▶ _Aufgabenstellung 1_:
Beantworten Sie anhand des Textes zur Gewaltprävention in Vorarlberg folgende Fragen:
(a) An welchem Tag beginnen die 16 Tage gegen Gewalt an Frauen und Mädchen?
(b) Welcher Ort birgt laut Mario Enzinger bei körperlicher Gewalt das größte Risiko?
(c) Wie viele Stunden umfasst die Gewaltpräventionsberatung mindestens?
▶ _Aufgabenstellung 2_: Geben Sie die Zeilen der Datensätze als nummerierte Liste ohne Leerzeilen wieder, beginnend mit der Zeile, die „What is the physical“ enthält, und endend mit dem Schluss der Datensätze.

„Ich habe ja nur zugeschlagen, weil…“

Hunderte Männer müssen in Vorarlberg zur Beratung für Gewaltprävention. Manche zeigen Reue, andere verteidigen sich. Der Leiter der Beratungsstelle bietet Einblicke und Vorschläge für präventive Maßnahmen.
Schwarzach Wenn jeder Tag mit Erniedrigung beginnt, ist das Gewalt. Wenn es Machtgefälle in einer Beziehung gibt, wenn Frauen ökonomisch oder emotional abhängig von ihrem Partner sind und wenn Männer auf alte Rollenbilder beharren: Dann begünstigt das Gewalt. All dem zu entkommen, erfordert vieles. Mut alleine reicht nicht aus, zumal es oft um Existenzen geht.
Am Montag beginnen die 16 Tage gegen Gewalt an Frauen und Mädchen. Es ist eine internationale Kampagne zur Bekämpfung ebendieser Zustände. Die 16 Tage sollen aufwecken, aufmerksam machen und verändern. Denn Gewalt gegen Frauen ist allgegenwärtig.

Der Ort mit dem größten Risiko
Das weiß auch Mario Enzinger, Leiter der Gewaltberatung und Beratungsstelle für Gewaltprävention am Institut für Sozialdienste Vorarlberg (ifs). „Bei körperlicher Gewalt ist das eigene Zuhause leider der Ort mit dem größten Risiko.“ Schreitet die Polizei ein, kann sie die gewalttätige Person mit einem Annäherungs- und Betretungsverbot belegen. Das geschieht, wenn sie „einen gefährlichen Angriff auf Leben, Gesundheit und Freiheit“ befürchtet. In Folge muss der sogenannte Gefährder eine Gewaltpräventionsberatung besuchen, die mindestens sechs Stunden umfasst.

▶ _Datensätze_:
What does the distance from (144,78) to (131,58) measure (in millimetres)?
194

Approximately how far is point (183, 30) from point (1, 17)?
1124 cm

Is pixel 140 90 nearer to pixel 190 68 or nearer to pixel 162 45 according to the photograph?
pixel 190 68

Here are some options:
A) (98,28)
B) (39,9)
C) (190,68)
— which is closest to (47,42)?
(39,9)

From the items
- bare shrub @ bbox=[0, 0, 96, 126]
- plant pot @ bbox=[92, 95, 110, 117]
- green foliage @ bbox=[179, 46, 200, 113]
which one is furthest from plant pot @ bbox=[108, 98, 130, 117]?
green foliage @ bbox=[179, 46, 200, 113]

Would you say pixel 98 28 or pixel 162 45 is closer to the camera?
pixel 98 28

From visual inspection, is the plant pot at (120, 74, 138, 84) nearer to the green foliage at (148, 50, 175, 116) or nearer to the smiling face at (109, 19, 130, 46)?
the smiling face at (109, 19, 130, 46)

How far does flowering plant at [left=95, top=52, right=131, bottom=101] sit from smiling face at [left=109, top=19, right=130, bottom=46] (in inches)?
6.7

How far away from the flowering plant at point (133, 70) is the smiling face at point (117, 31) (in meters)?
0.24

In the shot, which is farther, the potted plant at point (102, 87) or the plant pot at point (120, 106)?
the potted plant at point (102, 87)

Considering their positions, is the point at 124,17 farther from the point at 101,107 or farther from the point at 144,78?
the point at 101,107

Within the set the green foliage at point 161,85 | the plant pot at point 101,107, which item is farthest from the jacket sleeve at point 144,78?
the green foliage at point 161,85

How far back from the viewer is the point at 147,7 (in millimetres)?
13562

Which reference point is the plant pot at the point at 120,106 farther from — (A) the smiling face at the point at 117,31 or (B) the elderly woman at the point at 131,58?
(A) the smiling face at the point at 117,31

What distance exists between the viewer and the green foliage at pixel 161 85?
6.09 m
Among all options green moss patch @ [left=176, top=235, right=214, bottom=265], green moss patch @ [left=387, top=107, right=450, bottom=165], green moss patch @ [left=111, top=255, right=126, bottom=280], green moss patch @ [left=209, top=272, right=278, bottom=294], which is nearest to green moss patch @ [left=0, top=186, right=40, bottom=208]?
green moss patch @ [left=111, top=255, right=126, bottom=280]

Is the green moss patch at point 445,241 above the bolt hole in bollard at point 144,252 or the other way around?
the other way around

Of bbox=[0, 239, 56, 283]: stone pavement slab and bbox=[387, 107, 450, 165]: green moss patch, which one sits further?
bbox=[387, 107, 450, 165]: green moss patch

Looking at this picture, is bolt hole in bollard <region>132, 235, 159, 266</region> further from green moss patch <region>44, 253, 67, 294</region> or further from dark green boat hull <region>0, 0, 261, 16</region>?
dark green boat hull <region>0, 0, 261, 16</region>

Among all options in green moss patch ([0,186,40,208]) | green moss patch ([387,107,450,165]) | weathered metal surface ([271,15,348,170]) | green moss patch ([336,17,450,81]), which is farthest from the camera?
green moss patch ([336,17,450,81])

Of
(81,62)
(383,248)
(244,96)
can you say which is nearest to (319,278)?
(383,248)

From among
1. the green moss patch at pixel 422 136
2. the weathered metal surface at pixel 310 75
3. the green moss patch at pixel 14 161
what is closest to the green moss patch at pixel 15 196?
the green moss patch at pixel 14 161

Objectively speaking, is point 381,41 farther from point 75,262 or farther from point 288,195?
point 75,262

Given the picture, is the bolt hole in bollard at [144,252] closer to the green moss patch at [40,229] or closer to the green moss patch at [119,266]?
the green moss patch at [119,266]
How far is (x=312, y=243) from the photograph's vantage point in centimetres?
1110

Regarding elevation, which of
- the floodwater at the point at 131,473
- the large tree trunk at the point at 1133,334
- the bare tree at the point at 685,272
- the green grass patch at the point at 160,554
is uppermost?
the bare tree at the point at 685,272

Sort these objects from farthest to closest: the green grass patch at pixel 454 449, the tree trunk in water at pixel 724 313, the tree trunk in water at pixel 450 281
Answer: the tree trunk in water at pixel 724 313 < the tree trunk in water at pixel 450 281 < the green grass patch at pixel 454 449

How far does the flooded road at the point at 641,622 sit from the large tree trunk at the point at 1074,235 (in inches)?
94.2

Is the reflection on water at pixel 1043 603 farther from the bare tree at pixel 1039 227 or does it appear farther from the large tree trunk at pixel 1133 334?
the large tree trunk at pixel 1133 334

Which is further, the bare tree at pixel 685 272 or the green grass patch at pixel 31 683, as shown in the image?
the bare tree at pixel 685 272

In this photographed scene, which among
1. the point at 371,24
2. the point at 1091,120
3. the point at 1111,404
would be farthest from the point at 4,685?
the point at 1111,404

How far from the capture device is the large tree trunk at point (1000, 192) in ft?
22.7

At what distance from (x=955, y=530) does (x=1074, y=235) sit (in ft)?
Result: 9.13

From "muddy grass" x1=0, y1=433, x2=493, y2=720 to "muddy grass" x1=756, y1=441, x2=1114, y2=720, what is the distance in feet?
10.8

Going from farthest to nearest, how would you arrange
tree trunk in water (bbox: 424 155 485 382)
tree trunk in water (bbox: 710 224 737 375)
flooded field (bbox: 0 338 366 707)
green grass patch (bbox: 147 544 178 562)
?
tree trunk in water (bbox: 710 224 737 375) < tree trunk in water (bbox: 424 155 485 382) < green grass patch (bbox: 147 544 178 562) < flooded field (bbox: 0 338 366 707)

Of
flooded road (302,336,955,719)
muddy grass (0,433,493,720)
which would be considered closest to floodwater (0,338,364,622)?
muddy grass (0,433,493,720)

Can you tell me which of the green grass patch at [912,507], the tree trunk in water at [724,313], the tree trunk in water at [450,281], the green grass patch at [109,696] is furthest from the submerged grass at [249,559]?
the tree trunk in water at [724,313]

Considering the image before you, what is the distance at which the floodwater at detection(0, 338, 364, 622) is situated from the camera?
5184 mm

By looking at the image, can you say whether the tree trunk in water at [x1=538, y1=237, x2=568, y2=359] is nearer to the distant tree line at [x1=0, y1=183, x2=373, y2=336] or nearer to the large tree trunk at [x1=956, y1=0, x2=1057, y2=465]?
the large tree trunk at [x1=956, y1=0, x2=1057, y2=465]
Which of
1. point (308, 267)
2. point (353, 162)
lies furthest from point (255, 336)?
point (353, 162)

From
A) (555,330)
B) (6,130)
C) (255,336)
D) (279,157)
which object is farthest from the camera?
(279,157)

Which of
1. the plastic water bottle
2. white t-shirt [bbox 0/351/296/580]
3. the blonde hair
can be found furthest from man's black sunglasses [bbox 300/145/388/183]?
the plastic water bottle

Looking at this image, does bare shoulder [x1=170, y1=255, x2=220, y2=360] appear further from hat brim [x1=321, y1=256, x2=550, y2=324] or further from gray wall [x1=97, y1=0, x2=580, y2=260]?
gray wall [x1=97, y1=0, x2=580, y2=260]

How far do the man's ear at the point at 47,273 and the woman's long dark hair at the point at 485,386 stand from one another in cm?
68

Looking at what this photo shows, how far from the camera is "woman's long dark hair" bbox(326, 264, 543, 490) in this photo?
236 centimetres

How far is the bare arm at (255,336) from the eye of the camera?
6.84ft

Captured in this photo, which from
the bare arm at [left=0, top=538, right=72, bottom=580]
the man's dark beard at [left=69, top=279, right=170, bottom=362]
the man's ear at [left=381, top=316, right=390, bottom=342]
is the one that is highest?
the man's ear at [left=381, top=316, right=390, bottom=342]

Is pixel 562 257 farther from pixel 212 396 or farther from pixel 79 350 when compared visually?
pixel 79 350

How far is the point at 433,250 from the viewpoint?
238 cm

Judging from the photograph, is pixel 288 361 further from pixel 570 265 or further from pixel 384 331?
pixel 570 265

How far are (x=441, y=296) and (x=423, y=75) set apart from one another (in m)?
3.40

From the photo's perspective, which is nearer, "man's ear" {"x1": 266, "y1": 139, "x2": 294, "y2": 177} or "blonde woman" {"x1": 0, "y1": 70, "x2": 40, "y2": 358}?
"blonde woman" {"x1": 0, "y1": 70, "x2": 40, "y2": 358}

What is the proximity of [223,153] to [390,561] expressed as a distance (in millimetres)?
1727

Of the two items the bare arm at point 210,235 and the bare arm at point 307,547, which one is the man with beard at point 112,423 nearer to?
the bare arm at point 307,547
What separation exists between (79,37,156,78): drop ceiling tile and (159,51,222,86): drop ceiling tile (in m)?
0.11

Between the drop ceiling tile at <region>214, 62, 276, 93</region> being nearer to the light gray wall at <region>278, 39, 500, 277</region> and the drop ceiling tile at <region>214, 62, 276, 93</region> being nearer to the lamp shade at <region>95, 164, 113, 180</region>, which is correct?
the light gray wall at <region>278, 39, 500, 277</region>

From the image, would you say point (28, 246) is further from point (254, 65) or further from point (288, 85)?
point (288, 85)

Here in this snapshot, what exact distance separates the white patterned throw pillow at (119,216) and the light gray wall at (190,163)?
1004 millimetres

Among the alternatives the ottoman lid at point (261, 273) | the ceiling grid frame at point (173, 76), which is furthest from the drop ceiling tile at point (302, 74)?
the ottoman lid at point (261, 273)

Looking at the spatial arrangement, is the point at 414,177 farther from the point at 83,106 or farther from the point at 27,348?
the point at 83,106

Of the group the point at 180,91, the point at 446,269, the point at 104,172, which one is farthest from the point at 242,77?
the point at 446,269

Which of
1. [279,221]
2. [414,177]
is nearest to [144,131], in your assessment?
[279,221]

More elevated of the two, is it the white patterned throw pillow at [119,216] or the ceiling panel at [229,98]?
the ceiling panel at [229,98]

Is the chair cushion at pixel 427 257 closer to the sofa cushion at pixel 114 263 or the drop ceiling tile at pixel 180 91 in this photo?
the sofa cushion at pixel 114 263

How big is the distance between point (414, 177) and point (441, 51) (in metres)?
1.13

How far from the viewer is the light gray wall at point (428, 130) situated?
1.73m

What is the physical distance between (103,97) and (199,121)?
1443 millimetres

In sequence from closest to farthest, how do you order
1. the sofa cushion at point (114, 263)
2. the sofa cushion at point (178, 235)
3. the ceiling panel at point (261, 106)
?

▶ _Lösung 1_:
(a) Am Montag.
(b) Das eigene Zuhause.
(c) Mindestens sechs Stunden.

▶ _Lösung 2_:
1. What is the physical distance between (103,97) and (199,121)?
2. 1443 millimetres
3. In sequence from closest to farthest, how do you order
4. 1. the sofa cushion at point (114, 263)
5. 2. the sofa cushion at point (178, 235)
6. 3. the ceiling panel at point (261, 106)
7. ?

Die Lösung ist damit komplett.